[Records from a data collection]
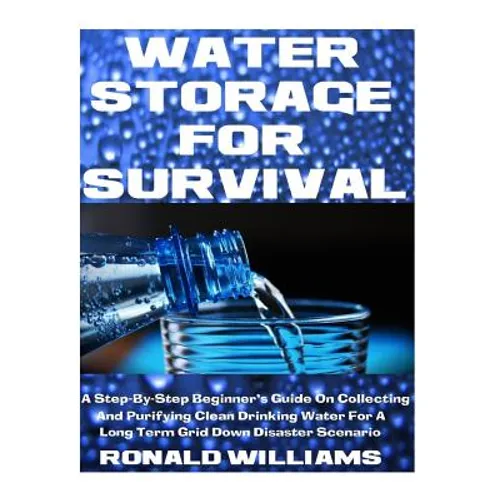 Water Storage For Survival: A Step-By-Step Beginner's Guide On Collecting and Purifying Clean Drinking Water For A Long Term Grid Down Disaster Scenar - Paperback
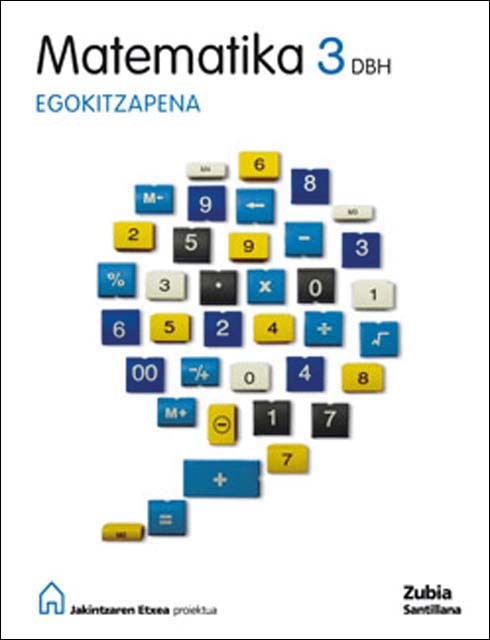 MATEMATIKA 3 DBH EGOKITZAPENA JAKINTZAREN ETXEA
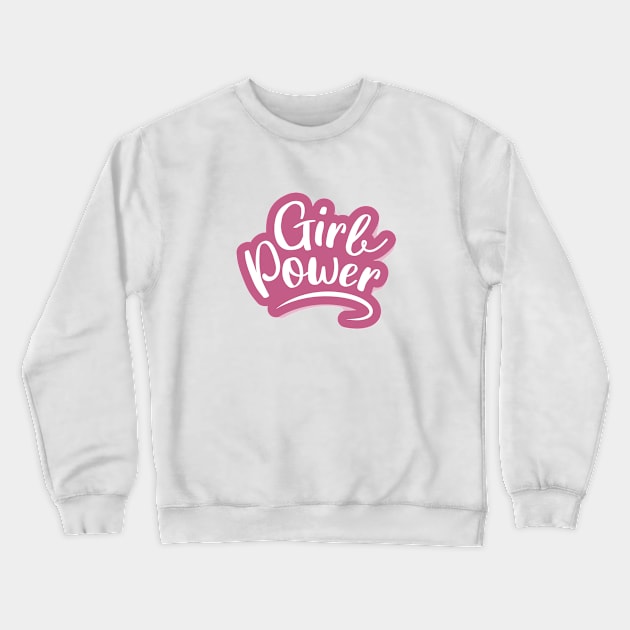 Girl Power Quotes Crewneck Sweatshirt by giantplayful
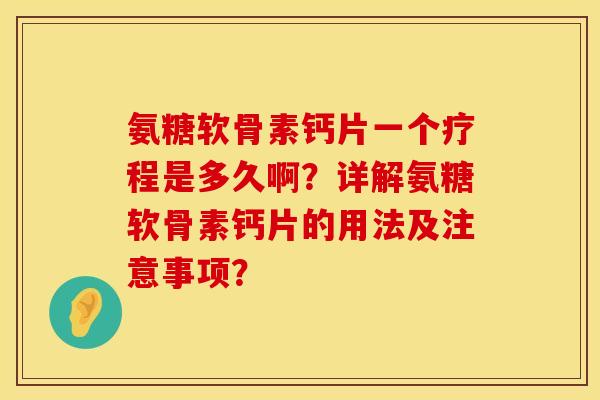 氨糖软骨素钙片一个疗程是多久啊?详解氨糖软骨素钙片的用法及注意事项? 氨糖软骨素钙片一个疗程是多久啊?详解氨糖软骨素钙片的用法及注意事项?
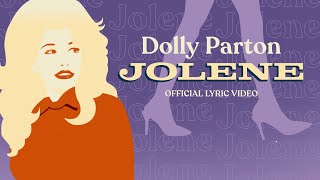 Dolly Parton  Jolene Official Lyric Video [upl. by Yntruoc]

Exercise instructions → Please repeat the text of all five entries above word for word, leaving out the pictures.

Response →
 Water Storage For Survival: A Step-By-Step Beginner's Guide On Collecting and Purifying Clean Drinking Water For A Long Term Grid Down Disaster Scenar - Paperback
 MATEMATIKA 3 DBH EGOKITZAPENA JAKINTZAREN ETXEA
 Girl Power Quotes Crewneck Sweatshirt by giantplayful
 氨糖软骨素钙片一个疗程是多久啊?详解氨糖软骨素钙片的用法及注意事项? 氨糖软骨素钙片一个疗程是多久啊?详解氨糖软骨素钙片的用法及注意事项?
 Dolly Parton  Jolene Official Lyric Video [upl. by Yntruoc]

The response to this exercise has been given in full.